Сонечка шмыгает носом, несмело улыбается. Никита глядит по сторонам, будто размышляет, что бы еще сказать. Наконец, находит:

– Меня Никита зовут. Ты шаурму любишь?

Соня Дятлова. 10.10.2004

Воскресным утром Сонечка и Никита идут по улице Тимофея Белозерова. Точнее, Сонечка спешит на остановку, чтобы уехать домой, а Никита ее провожает. Молчат. Это то самое утро после первого секса, когда вначале смотрели кино, что-то пили для храбрости, потом неловкие объятия, поцелуи – и вот, свершилось, звонят колокола, белый дым над Ватиканом. И – моментальная потеря интереса. Денег на такси нет, лежат и разговаривают до семи, в половине восьмого Сонечка засобиралась домой. Теперь Никита тащится рядом, отставая на полкорпуса, и с раздражающим энтузиазмом рассказывает об убогих достопримечательностях спального района вокруг.

Обширный строительный рынок заволокло туманом, у подножья шиферных громад без толку суетятся хмельные грузчики. Водитель фуры, высунувшись из кабины, с ожесточением что-то кричит им, бесхитростный мат тонет в дымке. Стая косматых собак перебегает дорогу, последняя приземистая дворняга едва не попадает под колеса, визг тормозов, испуганная девушка за рулем сигналит, что есть сил. У киоска с мороженым безуспешно пытается подняться с грязного тротуара старый пьяница с торчащим вихром серых волос.

– Мне на БСМП надо, на БСМП! – время от времени восклицает он хриплым наглым голосом, когда поблизости останавливается очередная маршрутка.

Редкие прохожие огибают пьяницу по широкой дуге, опасаясь его порывистых дерганых движений. Сонечка, не выспавшаяся и голодная, раз за разом прокручивает в голове череду одних и тех же мыслей: как теперь с ним общаться – зачем вообще повелась – надеюсь, не залетела – презервативы надо всегда иметь свои – есть хочется – у него в холодильнике были мамины беляши – как теперь с ним общаться.

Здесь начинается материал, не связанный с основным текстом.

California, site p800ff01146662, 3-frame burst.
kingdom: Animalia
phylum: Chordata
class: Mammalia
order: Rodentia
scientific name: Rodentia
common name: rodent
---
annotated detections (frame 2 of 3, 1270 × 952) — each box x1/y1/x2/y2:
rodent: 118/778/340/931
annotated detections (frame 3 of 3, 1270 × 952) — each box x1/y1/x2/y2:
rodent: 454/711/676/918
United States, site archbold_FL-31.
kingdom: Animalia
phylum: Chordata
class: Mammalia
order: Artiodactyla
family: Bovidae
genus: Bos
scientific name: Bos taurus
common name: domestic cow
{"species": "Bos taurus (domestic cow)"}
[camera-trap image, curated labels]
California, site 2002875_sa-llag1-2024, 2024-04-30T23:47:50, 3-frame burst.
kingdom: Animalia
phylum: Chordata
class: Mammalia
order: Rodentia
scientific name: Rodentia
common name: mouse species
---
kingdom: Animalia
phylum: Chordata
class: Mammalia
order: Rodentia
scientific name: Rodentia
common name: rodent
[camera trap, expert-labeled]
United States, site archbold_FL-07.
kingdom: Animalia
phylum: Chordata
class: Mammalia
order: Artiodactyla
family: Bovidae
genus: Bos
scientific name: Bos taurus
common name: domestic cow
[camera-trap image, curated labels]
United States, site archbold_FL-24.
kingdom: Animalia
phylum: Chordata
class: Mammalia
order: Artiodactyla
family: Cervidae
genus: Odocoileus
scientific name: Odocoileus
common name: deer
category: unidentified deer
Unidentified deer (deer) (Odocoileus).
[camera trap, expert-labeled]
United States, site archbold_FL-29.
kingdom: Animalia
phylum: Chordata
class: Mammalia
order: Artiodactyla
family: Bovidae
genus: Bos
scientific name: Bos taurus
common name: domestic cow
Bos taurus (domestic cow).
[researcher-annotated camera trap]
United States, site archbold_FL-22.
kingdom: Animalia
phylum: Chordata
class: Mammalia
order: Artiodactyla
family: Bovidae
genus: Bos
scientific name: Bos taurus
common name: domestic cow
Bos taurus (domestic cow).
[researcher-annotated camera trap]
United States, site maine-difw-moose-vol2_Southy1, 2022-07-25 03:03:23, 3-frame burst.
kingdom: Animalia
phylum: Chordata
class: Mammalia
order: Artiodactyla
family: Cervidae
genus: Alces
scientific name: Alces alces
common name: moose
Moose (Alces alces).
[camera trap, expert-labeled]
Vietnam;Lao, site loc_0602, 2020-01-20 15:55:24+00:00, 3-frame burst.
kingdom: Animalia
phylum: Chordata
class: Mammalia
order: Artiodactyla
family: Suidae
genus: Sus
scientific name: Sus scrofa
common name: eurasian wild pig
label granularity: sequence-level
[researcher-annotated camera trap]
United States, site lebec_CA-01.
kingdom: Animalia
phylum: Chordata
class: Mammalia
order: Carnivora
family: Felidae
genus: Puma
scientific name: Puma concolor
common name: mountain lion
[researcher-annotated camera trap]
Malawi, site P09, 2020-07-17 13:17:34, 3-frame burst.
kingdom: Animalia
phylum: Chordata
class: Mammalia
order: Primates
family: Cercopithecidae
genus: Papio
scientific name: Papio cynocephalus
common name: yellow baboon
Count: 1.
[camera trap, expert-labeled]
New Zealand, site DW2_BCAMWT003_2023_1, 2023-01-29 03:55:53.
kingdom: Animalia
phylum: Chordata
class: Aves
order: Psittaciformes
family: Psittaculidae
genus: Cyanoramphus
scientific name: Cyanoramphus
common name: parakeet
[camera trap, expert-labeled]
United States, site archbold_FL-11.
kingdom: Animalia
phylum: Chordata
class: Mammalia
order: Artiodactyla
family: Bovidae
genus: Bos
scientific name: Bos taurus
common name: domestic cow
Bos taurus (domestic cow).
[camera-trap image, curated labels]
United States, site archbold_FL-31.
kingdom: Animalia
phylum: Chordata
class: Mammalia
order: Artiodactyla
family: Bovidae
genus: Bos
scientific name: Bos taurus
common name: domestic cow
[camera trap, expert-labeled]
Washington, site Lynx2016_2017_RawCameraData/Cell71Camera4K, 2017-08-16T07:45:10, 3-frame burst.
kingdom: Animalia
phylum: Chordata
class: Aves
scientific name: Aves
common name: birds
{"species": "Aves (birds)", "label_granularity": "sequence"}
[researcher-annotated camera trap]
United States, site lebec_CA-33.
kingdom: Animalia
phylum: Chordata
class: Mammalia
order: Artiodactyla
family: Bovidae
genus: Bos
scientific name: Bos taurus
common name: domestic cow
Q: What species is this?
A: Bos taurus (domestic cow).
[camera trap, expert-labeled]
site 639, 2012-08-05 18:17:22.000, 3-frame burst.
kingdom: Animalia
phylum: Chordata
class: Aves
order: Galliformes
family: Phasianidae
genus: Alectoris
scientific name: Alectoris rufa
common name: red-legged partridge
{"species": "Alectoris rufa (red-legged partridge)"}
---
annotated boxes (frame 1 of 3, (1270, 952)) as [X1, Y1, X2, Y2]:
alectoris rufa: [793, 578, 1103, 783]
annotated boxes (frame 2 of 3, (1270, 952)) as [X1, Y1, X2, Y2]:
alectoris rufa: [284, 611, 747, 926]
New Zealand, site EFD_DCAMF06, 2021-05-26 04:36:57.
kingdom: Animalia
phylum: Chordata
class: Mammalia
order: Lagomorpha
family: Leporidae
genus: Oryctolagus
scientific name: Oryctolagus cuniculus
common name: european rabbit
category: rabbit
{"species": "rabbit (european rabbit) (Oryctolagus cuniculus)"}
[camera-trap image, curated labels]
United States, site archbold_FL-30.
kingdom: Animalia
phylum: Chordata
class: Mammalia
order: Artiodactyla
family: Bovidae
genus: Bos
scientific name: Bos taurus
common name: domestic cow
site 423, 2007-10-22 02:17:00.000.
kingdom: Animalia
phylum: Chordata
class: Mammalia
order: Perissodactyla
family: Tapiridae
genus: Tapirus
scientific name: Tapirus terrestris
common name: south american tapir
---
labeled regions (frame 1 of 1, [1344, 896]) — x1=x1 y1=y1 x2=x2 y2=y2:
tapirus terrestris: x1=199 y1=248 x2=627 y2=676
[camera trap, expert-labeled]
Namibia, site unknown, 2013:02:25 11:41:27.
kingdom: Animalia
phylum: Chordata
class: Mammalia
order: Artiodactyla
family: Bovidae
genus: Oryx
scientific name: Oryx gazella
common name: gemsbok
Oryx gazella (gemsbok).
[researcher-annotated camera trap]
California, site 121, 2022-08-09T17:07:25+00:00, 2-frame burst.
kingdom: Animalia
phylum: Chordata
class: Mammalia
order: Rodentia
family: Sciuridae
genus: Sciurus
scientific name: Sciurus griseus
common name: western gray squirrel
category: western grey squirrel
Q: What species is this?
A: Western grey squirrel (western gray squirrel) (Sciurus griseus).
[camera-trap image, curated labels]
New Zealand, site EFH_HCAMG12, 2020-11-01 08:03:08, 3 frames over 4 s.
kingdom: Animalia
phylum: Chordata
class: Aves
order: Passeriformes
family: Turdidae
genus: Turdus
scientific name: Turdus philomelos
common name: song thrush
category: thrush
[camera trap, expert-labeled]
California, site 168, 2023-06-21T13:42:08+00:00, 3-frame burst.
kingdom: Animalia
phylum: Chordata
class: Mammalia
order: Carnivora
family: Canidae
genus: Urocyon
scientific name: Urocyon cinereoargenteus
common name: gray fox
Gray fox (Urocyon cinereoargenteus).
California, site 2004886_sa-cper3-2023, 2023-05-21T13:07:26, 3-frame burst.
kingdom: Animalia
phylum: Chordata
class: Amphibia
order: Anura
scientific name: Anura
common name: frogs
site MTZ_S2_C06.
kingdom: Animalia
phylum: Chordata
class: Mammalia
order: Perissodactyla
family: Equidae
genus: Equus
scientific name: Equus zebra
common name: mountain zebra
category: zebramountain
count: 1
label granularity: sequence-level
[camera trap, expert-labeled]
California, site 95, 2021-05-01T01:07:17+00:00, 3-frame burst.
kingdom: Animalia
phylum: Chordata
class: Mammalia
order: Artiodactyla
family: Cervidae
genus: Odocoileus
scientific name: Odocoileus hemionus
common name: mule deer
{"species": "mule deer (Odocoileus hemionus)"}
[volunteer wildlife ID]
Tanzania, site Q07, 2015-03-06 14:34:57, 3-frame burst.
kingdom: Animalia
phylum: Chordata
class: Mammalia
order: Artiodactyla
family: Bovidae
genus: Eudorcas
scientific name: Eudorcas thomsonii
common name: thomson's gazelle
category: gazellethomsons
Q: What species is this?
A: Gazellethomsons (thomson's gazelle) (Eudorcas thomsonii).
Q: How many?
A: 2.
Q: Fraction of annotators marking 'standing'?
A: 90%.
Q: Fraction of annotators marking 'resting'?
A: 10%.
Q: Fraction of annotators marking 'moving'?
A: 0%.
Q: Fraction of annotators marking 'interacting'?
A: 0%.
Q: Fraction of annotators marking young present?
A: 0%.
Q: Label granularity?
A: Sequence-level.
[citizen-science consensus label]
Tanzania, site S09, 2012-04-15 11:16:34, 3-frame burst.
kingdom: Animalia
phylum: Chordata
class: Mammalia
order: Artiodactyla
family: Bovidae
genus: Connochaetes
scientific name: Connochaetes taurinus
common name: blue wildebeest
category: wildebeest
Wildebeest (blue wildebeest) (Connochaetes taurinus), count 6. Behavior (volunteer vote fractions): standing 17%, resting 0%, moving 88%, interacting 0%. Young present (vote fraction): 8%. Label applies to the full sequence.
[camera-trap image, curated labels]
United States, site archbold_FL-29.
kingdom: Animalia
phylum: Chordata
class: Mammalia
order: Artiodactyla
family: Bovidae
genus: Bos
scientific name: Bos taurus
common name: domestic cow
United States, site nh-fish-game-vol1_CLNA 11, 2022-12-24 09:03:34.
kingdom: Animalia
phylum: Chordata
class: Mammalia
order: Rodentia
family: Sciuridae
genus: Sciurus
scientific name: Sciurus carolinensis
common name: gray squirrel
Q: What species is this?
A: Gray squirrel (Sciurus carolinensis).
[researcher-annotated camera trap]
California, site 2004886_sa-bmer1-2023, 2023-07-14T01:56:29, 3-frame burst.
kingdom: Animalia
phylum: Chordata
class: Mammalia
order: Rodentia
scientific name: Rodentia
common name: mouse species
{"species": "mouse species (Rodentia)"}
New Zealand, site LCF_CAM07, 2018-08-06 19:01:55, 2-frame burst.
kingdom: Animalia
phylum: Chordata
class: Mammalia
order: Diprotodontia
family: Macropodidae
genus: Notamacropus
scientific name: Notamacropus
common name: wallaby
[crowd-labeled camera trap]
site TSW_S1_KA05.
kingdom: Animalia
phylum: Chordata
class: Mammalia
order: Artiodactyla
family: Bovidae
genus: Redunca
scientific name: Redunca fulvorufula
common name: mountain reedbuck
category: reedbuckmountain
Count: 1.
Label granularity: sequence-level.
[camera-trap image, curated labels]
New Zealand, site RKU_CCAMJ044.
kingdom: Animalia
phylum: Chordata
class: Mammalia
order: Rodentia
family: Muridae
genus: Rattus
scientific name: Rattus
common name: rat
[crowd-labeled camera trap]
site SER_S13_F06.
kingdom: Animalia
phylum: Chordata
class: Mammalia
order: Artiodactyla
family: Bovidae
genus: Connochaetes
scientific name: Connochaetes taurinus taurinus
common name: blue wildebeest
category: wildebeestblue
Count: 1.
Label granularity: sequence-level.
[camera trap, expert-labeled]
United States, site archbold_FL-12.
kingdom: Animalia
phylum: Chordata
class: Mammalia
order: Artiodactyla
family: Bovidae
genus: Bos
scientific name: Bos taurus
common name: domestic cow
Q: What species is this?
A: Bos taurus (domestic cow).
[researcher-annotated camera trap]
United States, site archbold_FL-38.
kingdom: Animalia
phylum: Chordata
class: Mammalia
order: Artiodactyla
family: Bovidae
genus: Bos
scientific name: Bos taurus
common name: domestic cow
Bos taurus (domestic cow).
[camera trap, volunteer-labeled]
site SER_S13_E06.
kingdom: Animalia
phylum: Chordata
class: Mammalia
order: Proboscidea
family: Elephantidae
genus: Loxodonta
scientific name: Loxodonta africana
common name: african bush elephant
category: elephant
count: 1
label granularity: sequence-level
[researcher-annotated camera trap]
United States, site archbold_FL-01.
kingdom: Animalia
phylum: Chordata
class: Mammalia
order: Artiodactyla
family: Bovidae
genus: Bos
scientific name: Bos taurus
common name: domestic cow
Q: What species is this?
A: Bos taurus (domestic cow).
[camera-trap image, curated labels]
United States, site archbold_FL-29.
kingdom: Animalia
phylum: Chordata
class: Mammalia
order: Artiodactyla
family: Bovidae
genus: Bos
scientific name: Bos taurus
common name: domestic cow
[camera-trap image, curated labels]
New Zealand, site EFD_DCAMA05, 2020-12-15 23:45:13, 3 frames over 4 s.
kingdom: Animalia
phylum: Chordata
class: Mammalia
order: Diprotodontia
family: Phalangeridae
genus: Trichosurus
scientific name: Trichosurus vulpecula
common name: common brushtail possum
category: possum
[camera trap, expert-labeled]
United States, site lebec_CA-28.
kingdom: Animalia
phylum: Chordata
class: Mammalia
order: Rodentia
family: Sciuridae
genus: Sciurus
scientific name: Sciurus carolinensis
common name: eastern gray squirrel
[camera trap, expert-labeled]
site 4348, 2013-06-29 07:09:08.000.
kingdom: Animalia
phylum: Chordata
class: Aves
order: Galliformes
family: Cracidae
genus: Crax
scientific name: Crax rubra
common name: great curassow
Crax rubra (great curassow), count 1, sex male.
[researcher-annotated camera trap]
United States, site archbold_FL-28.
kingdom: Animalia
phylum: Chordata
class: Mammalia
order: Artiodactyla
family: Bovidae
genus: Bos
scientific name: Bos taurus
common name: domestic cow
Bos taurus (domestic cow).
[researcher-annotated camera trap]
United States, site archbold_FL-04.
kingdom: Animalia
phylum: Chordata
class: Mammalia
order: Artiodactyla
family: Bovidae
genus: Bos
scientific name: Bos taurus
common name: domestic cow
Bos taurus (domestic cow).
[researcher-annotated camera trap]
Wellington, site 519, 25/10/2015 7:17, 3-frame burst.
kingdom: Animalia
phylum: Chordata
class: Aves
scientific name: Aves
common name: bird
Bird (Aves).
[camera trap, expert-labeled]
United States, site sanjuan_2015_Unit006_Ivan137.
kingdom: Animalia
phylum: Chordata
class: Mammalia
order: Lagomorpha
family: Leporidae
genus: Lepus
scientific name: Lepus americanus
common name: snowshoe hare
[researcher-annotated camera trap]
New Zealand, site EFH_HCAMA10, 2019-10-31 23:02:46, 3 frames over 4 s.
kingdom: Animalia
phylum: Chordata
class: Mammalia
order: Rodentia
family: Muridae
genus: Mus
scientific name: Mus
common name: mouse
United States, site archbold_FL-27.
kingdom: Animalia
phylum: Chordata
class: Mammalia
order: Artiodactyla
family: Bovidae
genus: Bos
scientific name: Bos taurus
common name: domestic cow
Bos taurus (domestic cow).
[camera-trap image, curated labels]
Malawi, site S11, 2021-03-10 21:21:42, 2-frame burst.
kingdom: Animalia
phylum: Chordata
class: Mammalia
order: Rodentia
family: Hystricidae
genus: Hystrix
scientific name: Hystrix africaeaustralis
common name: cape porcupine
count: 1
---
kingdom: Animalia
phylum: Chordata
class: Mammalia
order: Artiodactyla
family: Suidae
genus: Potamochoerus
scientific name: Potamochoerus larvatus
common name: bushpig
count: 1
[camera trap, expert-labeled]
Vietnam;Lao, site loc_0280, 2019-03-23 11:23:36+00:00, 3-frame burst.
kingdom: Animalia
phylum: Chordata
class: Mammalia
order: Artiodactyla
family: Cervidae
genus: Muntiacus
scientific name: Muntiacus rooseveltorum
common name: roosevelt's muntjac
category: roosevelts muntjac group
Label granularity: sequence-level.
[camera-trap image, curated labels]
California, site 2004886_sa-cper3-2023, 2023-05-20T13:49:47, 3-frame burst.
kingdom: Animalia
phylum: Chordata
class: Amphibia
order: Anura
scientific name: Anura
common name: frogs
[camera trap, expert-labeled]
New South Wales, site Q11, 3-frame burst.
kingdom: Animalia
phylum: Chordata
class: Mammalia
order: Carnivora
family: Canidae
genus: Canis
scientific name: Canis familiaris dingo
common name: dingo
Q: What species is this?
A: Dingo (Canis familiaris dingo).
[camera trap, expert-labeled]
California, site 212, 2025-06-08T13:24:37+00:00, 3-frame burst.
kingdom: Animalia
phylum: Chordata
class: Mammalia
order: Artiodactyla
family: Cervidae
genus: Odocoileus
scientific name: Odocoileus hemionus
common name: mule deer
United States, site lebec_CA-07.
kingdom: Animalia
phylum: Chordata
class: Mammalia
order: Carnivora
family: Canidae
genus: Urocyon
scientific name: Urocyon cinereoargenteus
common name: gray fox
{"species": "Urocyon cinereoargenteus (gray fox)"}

– В тысяча девятьсот шестьдесят втором году Тимофея Максимовича Белозерова приняли в Союз писателей СССР.

Эта фраза, такая же ненужная и блеклая, как и весь Никитин монолог, отчего-то вырывает Сонечку из круга мрачных утренних мыслей.

– А, ну да, – отзывается она, без особого, впрочем, энтузиазма. – Улица великого омского поэта. Слушай, а отчего в честь Белозерова назвали такой медвежий угол?

Никита ответил на ее вопросительный взгляд укором:

– Ну конечно, центровая девочка из хорошей семьи. Для кого медвежий угол, а я тут живу, например.

Они поравнялись с похожей на надгробие бетонной стелой, где зеленой краской нарисован портрет Белозерова, а чуть ниже – краткий рассказ о знаменитом омиче. Сонечка останавливается, разглядывает памятник.

– Мне на БСМП надо, на БСМП! – раздается каркающий вопль со стороны остановки.

В ответ ему лают дворняги на строительном рынке. Сонечка ежится, но не сходит с места. Никита покорно стоит рядом, с беспокойством глядя то на нее, то на нарисованного поэта.

– Знаешь, – задумчиво говорит она, ни к кому персонально не обращаясь. – Была у меня одна история. Тут где-то неподалеку есть школа, очень средняя такая школа. И меня туда отправили – классе, наверное, в седьмом – участвовать в конкурсе патриотической поэзии. К девятому мая, ясен пень. Я херню всякую тогда писала, а уж стихи про День Победы, да еще из-под палки, да еще за три дня – сам понимаешь, какие вышли. Неважно это. Важно то, что на конкурсе я познакомилась с одной девушкой, Даша ее звали. Года на два меня старше. Она публиковалась в каких-то сборниках, не то что у нас в Омске – даже в самом Новосибирске, представляешь? Готовилась переезжать с родителями в Москву и ходить в лито уже там. И вся она была какая-то… столичная, что ли. Целеустремленная, отрезанный ломоть. В том смысле, что с этими улицами – а мы с ней с конкурса до остановки этой же дорогой шли – с этими домами, шифером, фурами, алкашами в БСМП, с этим городом у нее уже не было ничего общего. И с тобой, Тимофей Максимович, тоже.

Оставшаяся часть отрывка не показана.